By espousing empirically based standards as a fix for educational problems, advocates of these measures do more than oversimplify complex issues, they also remove the classroom from larger social, political and economic forces and offer up anti-intellectual and ethically debased technical and punitive solutions to school and classroom problems. In addition, Duncan's insistence on banishing theory from teacher education programs in favor of promoting narrowly defined skills and practices foreshadows the preparation of teachers as a subaltern class who believe that the purpose of education is only to train students to compete successfully in a global economy. This model of teaching being celebrated here is one in which teachers are constructed as clerks and technicians who have no need for a public vision in which to imagine the democratic role and social responsibility that schools, teachers or pedagogy might assume for the world and future they offer to young people.
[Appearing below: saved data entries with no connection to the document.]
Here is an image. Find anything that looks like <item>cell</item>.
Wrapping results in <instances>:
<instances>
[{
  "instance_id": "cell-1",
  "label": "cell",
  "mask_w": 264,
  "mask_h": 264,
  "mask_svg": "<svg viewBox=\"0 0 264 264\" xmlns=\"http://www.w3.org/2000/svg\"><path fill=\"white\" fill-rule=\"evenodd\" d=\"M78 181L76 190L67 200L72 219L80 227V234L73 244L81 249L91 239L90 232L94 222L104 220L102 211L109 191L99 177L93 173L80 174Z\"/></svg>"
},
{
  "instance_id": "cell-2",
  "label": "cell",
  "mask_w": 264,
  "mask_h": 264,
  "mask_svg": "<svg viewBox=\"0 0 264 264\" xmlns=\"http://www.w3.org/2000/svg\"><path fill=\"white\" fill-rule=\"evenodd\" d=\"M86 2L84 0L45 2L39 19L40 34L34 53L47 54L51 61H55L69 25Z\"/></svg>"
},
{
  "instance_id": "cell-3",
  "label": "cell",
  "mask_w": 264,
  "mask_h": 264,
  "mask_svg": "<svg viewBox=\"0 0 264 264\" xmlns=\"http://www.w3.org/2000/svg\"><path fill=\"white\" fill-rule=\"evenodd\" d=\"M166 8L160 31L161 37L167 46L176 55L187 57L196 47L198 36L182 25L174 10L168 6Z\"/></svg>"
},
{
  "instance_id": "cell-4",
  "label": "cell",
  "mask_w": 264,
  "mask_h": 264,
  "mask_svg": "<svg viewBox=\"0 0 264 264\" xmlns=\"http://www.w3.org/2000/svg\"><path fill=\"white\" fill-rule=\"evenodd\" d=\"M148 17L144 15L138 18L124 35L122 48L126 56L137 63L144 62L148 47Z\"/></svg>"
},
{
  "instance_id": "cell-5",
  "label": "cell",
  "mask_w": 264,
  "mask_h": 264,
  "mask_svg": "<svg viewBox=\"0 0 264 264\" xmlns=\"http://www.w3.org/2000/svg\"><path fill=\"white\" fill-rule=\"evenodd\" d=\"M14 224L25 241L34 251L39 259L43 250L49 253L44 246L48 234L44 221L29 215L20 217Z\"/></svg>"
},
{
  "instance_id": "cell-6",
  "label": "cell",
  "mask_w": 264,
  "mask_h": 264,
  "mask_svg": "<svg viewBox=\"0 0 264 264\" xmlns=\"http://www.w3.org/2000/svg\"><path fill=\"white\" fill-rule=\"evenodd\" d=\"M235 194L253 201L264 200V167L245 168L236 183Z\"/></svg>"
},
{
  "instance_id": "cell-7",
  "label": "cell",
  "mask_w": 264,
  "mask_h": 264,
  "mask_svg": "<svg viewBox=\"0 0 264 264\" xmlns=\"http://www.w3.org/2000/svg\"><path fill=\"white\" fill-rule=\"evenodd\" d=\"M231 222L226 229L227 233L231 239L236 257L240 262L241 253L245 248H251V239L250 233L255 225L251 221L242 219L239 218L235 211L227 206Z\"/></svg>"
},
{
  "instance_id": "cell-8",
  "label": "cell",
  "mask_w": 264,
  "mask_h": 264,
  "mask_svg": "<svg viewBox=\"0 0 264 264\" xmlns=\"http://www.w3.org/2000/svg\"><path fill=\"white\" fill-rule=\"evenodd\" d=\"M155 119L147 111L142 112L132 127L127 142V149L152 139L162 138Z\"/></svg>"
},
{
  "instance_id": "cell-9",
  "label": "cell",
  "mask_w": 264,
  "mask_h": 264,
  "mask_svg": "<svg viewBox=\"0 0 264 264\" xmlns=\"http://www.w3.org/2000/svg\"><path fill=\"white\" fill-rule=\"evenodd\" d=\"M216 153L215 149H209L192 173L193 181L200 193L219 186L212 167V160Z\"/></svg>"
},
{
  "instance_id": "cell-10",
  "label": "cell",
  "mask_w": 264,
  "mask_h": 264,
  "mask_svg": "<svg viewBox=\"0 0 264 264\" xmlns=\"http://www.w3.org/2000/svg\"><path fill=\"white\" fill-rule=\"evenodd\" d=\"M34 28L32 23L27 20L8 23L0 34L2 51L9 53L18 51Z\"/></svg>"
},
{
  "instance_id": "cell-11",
Drew Gilpin Faust, the current president of Harvard University, is right in insisting, "But even as we as a nation have embraced education as critical to economic growth and opportunity, we should remember that [public schools], colleges and universities are about a great deal more than measurable utility. Unlike perhaps any other institutions in the world, they embrace the long view and nurture the kind of critical perspectives that look far beyond the present."[8]